Catching a wave at sunrise in Long Bay-Okura where she enjoys observing the rocky reefs, fish and eagle rays from the deck of her paddleboard.

“The students absolutely love the rock pools – especially finding things that they’ve never seen before. I tell them stories, like when two orca came to visit (probably hunting rays), to help them see how important it is to protect the ocean with places like marine reserves.”

Two dolphins in the Hauraki Gulf, with Takapuna in the background.

Like many parts of the Hauraki Gulf, Long Bay-Okura is affected by pollution and sedimentation – much of it coming from nearby urban areas and housing developments.  

“We are massively impacted here. Rain washes sediment and pollution directly into the marine reserve, and there are sewage problems if its heavy. Because of all the impervious surfaces (roofs and roads), that runoff comes straight into the ocean rather than soaking into the soil.”

Sediment makes the water cloudy and prevents light reaching deeper areas. It can also suffocate bottom-dwelling organisms.

Not often is there great snorkelling visibility in Long Bay but by paddle-boarding over the reef on clear days, Sara says she feels pretty familiar with the reef and knows the best areas to see beautiful lush kelp, spot eagle rays, catch a glimpse of a snapper and hang out with white fronted terns.

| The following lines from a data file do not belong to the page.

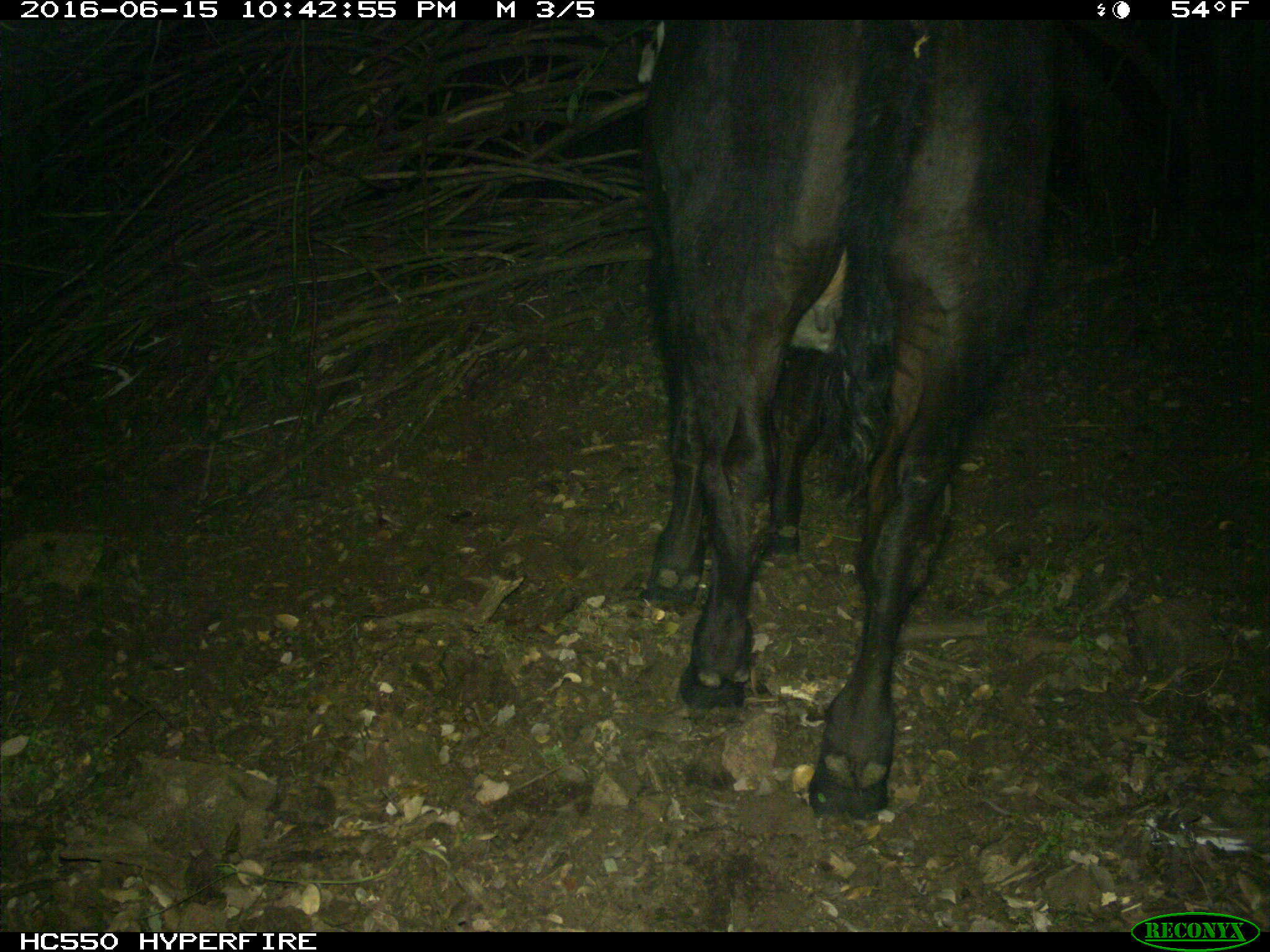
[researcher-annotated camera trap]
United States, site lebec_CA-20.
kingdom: Animalia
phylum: Chordata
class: Mammalia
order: Artiodactyla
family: Bovidae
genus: Bos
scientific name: Bos taurus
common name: domestic cow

“I can see a lot from my board when the water’s clear, so I already have a pretty good idea about what’s out there.”

Teaching kids about creatures in the rock pools along the reserve. To Sara, an important part of being an advocate for the oceans is getting out and experiencing them first-hand.

Her scientific research is in the development stage, but she is planning to carry out snorkel kina counts, surveys of the intertidal area and baited underwater video (a remote fish counting method) inside and outside the marine reserve area.

Surveys of what fishers are catching outside the marine reserve (and what poachers have taken illegally) are also planned to help identify the sought-after species in the bay.

Sara says that because of all the stressors on the marine reserve, it’s hard to know how much of a difference its no-take status is making for the ecosystems or the species.

“What we find out here will be relevant for other marine reserves in urban areas around New Zealand. Also, despite the historical information, there hasn’t been much research done here. We don’t really know what fish we have or how many snapper there are, so this work will be a new baseline for some species.”

Dr Nick Shears, who is based at Leigh Marine Laboratory next to Cape Rodney–Okakari Point Marine Reserve (Goat Island), is supervising Sara’s research. He has spent many years studying kelp forests and long-term changes in marine reserves.

Sara says she’s really grateful for DOC’s support through their partnership with Air New Zealand. “I’ve wanted to study at postgrad level really badly but couldn’t have afforded it otherwise. It’s happened because of a network of passionate people in the science world, including Nick.”

Passing on her knowledge and helping young people explore the marine environment are huge motivations for Sara, who also promotes care for the ocean through a thought-provoking blog and social media channels.

“Because of what I’m learning, I can add a little bit more to their experience and help them think of the bigger picture. It’s important to consider our actions and how we can make a positive contribution to the health of our oceans for future generations.”

The sunset from Long Bay-Okura.

This project is part of the Marine Sentinel Sites Programme, which is also supporting research at Kapiti Marine Reserve. DOC would like to hear from other researchers with an interest in the programme or Long Bay-Okura. View DOC’s marine sentinel sites page for more information.

Sara Kulins has a bachelor of science in biology from Adelphi University in New York, and her blog is I speak for the sea.